Mr Eugeni Gurenko, A Distinguished Risk Management Specialist Working For World Bank
World Bank expertise shows that the organisation of a catastrophe pool is a difficult task. There are several challenges the states are facing: first it should be clear that the repairs resources
are paid mainly by the people, then the state and finally exterior resources. Approximately 93% of the losses are covered by the state as the numbers change by the year. That is why it cannot be
predicted how much would be actually needed for the damage exposure. A very topical question is why the cabinets do not insure - most governments do not have management risk knowledge.
Secondly, the people not always want to give money for insurance against eventual damage.
Third comes the political momentum - the state institutions do not want to collect the resources since someone has to manage the money.
Insurance penetration is very low and the people do not have trust in the insurance system. In the long run, however, the people expect that the state will pay for the damage no
matter if they have or hav enot bought insurance. And I am sure that Bulgaria has faced some of the same challenges.

(Rows):
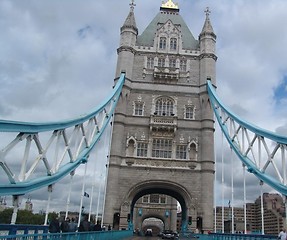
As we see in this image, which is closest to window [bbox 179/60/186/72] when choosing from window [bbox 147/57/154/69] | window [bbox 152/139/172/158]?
window [bbox 147/57/154/69]

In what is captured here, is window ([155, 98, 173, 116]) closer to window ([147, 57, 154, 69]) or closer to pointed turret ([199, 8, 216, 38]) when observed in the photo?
window ([147, 57, 154, 69])

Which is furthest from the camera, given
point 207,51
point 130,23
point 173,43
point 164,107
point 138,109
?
point 173,43

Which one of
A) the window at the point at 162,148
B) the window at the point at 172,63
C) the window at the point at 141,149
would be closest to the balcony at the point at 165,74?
the window at the point at 172,63

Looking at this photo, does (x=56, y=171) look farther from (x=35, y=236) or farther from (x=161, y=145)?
(x=161, y=145)

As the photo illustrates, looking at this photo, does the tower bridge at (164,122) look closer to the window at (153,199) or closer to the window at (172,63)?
the window at (172,63)

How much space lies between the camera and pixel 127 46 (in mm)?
28031

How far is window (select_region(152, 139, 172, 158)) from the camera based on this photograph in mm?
25400

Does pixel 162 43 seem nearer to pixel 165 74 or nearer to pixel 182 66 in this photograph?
pixel 182 66

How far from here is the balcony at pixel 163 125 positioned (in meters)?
25.6

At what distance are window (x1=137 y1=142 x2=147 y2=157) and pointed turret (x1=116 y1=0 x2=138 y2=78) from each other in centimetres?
567

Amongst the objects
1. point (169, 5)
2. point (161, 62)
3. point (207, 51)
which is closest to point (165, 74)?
point (161, 62)

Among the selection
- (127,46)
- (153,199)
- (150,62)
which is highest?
(127,46)

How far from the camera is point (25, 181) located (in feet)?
34.3

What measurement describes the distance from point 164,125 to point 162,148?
1716 mm
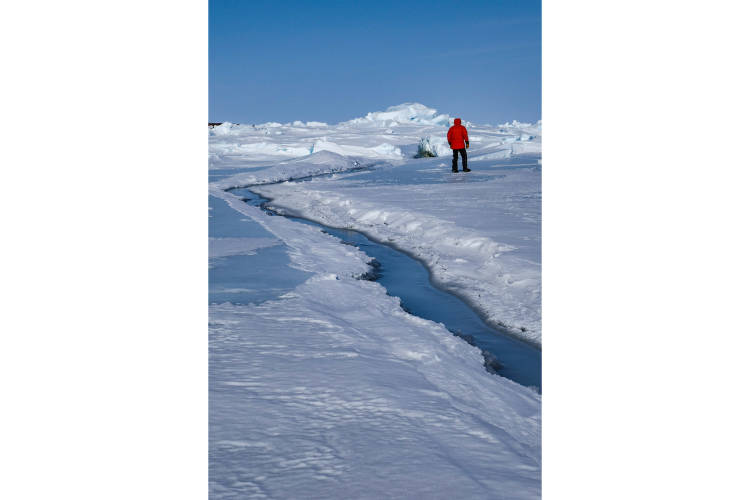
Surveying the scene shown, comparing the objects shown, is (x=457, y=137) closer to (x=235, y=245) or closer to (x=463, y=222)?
(x=463, y=222)

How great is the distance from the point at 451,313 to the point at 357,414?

(Prompt 1): List the sources that the remarks on catastrophe pools name as paying for repairs, in the order the text gives them.
(Prompt 2): From the remarks on catastrophe pools, extract the part that opens with the words containing "Insurance penetration is" and closes with "the same challenges.", copying it word for word.

(Task result 1): the people, the state, exterior resources

(Task result 2):
Insurance penetration is very low and the people do not have trust in the insurance system. In the long run, however, the people expect that the state will pay for the damage no
matter if they have or hav enot bought insurance. And I am sure that Bulgaria has faced some of the same challenges.